Ainsi, tout au long de l'album, ce sont les personnalités de J.D. Hughes et de Norman Barratt qui s'imposent comme deux indissociables socles sans lesquels Gravy Train ne serait rien.

       Un album de la même branche que les premiers opus de Jethro Tull (notamment "Stand Up", "Benefit" et "Aqualung"), des trois premiers opus de Jade Warrior, en passant par le Uriah Heep de « Magician birthday » et de « Demons & Wizards ». Un groupe qui pourrait également intéresser ceux qui sont sensibles aux (injustement) méconnus Big Sleep et Julian Jay Savarin, les premiers Yes, voire Van Der Graaf Generator.
   "(A Ballad Of) A Peaceful Man" est unanimement considéré comme la meilleure réalisation du groupe. Ce qui n'empêche aucunement son éviction par Vertigo qui a considéré que les ventes étaient insuffisantes et qui a préféré concentrer ses efforts sur quelques jeunes formations qui commençaient sérieusement à casser la baraque. Il est vrai qu'à cette époque, Vertigo n'avait que l'embarras du choix. 
Le quatuor est rapidement récupéré par Dawn Records, autre label spécialisé dans le Progressif. Après deux albums, bons, mais qui ne rivalisent pas avec le second, Gravy Train raccroche. 
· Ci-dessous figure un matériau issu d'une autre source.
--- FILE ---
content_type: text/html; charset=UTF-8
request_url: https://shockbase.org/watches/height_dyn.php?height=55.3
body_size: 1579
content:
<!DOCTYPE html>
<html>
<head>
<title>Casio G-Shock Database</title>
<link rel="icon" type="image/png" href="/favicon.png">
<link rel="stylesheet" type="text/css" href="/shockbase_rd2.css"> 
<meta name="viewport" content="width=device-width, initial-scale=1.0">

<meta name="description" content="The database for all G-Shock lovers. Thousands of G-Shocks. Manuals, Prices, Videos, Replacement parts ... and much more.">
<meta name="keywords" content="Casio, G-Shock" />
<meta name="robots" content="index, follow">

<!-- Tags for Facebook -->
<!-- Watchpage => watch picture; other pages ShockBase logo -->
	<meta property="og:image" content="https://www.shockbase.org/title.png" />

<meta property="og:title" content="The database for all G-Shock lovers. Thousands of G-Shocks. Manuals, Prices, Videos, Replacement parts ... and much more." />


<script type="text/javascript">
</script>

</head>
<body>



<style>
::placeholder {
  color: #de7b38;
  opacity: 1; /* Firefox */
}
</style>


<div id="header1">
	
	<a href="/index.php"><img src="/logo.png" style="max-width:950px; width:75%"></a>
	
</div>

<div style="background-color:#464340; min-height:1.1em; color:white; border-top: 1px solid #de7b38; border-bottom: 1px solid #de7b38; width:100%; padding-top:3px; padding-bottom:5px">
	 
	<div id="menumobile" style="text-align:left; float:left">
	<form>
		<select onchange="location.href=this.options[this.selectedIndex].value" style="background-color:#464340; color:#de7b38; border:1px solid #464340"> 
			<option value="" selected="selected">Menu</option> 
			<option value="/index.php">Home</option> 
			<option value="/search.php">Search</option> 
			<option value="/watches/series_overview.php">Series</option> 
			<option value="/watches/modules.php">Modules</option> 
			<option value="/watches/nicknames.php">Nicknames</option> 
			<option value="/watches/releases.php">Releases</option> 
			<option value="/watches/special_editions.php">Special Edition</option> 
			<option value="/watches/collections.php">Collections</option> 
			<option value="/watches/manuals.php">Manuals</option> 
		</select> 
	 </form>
  1.         "Alone in Georgia"                            –          4:35
  2.         "(A Ballad of) A Peaceful Man"         –          7:06
  3.         "Jule's Delight"                                  –          6:58
  4.         "Messenger"                                      –         5:58
  5.         "Can Anybody Hear Me"                   –          2:59
  6.         "Old Tin Box"                                     –         4:45
  7.         "Won't Talk about It"                          –          3:00
  8.         "Home Again"                                    –          3:25



(1) "Valentyne Suite" de Colosseum et "Manfred Mann Chapter Three" - ainsi que, dans un autre registre, le premier Juicy Lucy - dès 1969.